## KUTIPAN TERPILIH
Nasib Anak Teroris Jangan Dilupakan

Seto Mulyadi, Sumber Gambar: okezone.com

SAAT saya menulis naskah ini, tiga wajah anak mengambang di pelupuk mata saya. Anak pertama ialah putri cilik yang Allah SWT selamatkan dalam aksi bom bunuh diri yang dilakukan orangtuanya di Kantor Polresta Surabaya. Bocah kedua ialah anak almarhum Siyono, terduga teroris asal Klaten, yang sempat saya jenguk sekian tahun silam. Lainnya, anak yang di foto yang saya terima dikabarkan merupakan buah hati almarhum Muhammad Jeffri, terduga teroris lainnya yang tewas pada awal tahun ini.

Tak bisa ditawar-tawar, terorisme harus diberantas. Kejahatan serius itu harus diatasi sebagai perang semesta dengan pendekatan hukum dari atas dan perlibatan masyarakat dari bawah. Terlebih saat serangan teror memakan korban anak-anak, tangan kita harus mengacung dengan kepalan lebih kuat lagi!

Dari bawah, hingga ke pelosok RT/RW perlu digalakkan pembentukan seksi/satgas perlindungan anak tingkat RT (SPART). Sebagai unit perlindungan anak yang didesain LPAI eksis di tingkat akar rumput, SPART potensial untuk dapat merespons secepat mungkin tanda-tanda adanya anak-anak yang diberikan pengaruh jahat.

Gelagat adanya keluarga yang hidup tertutup serta menampilkan perilaku antagonistis semestinya bisa cepat masuk radar SPART, untuk kemudian dilaporkan ke instansi negara yang berwenang untuk segera dilakukan penindakan.

## TUGAS YANG DIBERIKAN 1
Menurut kutipan terpilih, di kantor mana aksi bom bunuh diri yang dilakukan orang tua putri cilik itu terjadi?
## TUGAS YANG DIBERIKAN 2
Sebutkan semua anak yang wajahnya dikatakan mengambang di pelupuk mata penulis dalam kutipan tentang anak teroris.
Baris data berasal dari sumber yang berbeda dari kutipan tentang anak teroris.

## BARIS DATA
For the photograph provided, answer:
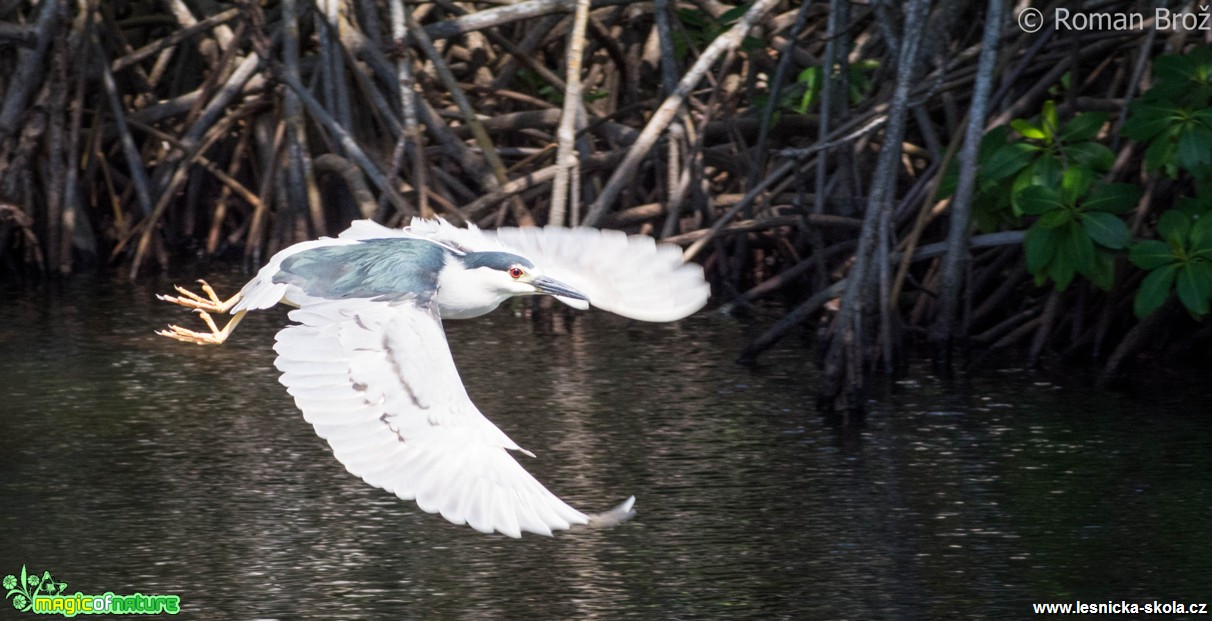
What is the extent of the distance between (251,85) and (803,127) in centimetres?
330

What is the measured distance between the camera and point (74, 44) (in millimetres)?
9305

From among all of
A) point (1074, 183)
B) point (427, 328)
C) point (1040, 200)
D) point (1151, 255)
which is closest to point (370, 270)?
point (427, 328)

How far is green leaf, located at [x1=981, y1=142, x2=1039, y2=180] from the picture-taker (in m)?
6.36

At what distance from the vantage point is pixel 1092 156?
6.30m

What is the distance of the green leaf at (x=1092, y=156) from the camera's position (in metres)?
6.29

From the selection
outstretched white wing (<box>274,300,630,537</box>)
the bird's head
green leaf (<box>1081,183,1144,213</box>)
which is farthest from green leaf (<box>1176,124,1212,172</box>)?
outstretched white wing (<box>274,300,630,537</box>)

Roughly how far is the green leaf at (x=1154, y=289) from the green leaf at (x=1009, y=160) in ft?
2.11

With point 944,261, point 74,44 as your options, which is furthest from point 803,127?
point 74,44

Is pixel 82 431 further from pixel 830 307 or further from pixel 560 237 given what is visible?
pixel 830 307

## JAWABAN TERTULIS 1
Di Kantor Polresta Surabaya.

## JAWABAN TERTULIS 2
1. Putri cilik yang selamat dalam aksi bom bunuh diri yang dilakukan orang tuanya di Kantor Polresta Surabaya.
2. Anak almarhum Siyono, terduga teroris asal Klaten.
3. Anak yang dikabarkan merupakan buah hati almarhum Muhammad Jeffri, terduga teroris yang tewas pada awal tahun ini.